= National Campaign for Nonviolent Resistance =

American anti-war organization (2002-)

Founded in 2002, the National Campaign for Nonviolent Resistance (NCNR) is a network of individuals and organizations in the United States committed to ending the war in Iraq, using the nonviolent practices and disciplines of Mahatma Gandhi and Martin Luther King Jr. through nonviolent resistance.

According to its Website, the coalition failed to prevent the start of the Iraq War in March 2003, but it continues "to engage in nonviolent direct action to end the war and the occupation. The group was founded as the Iraq Pledge of Resistance, and in expanding its focus, became the National Campaign for Nonviolent Resistance.

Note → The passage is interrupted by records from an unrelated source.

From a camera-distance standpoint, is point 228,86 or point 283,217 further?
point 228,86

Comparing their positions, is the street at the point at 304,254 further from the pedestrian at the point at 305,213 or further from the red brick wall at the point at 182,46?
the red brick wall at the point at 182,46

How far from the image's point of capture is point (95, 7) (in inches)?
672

"As a group with lots of direct action experience, NCNR has consistently encouraged organizations and individuals to recognize the difference between civil disobedience and civil resistance. We see the difference as being important in the struggle for nonviolent, positive social change."

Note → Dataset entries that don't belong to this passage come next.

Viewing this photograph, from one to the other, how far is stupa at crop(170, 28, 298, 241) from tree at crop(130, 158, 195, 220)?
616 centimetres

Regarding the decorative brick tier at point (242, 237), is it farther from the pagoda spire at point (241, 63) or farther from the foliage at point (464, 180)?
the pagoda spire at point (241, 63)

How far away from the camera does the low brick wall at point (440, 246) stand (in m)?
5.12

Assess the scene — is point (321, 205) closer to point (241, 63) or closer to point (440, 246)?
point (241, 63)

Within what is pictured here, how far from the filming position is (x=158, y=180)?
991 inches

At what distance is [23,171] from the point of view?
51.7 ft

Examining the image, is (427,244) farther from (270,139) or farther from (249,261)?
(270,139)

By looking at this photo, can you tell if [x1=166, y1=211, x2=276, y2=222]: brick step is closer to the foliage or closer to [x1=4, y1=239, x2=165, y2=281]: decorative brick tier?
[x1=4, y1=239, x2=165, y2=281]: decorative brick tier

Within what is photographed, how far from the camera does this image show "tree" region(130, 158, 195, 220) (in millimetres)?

Instead of breaking unjust laws in order to bring attention to injustice, actions organized and initiated by NCNR focus on highlighting the illegal policies and practices of the government and elected and appointed decision makers. Typically NCNR participants go to court in order to continue to speak out against the unlawful conduct of government officials in pursuing aggressive wars.

Among the largest and most significant of NCNR's acts of civil resistance was the September 26, 2005 action at the White House sidewalk, with Cindy Sheehan, following a major anti-war mobilization. Although United for Peace and Justice joined and promoted this action, it was mostly organized by NCNR.

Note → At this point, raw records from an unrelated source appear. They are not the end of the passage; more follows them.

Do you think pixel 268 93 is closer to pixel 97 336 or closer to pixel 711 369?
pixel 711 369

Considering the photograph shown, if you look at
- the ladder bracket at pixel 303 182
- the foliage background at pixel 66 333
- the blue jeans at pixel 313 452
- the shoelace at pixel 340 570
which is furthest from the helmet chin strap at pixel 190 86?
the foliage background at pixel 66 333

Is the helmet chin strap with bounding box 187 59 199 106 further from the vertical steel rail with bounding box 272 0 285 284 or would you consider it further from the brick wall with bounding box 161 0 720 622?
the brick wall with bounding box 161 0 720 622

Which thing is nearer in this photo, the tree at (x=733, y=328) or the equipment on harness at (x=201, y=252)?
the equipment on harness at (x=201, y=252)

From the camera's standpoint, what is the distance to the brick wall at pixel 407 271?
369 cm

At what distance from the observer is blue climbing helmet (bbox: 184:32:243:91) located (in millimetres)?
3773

Other NCNR nonviolent civil resistance actions have included acting with Christian Peace Witness - Iraq in September 2006, and a campaign around funding for the Iraq war with Kathy Kelly's Voices for Creative Nonviolence dubbed the Occupation Project in 2007.

NCNR has a close-knit organizing committee, and typically one convener to help facilitate organizing calls and speak for the network. NCNR's first convener was Gordon Clark. Other peace activists associated with NCNR are Eve Tetaz, Malachy Kilbride and Pete Perry.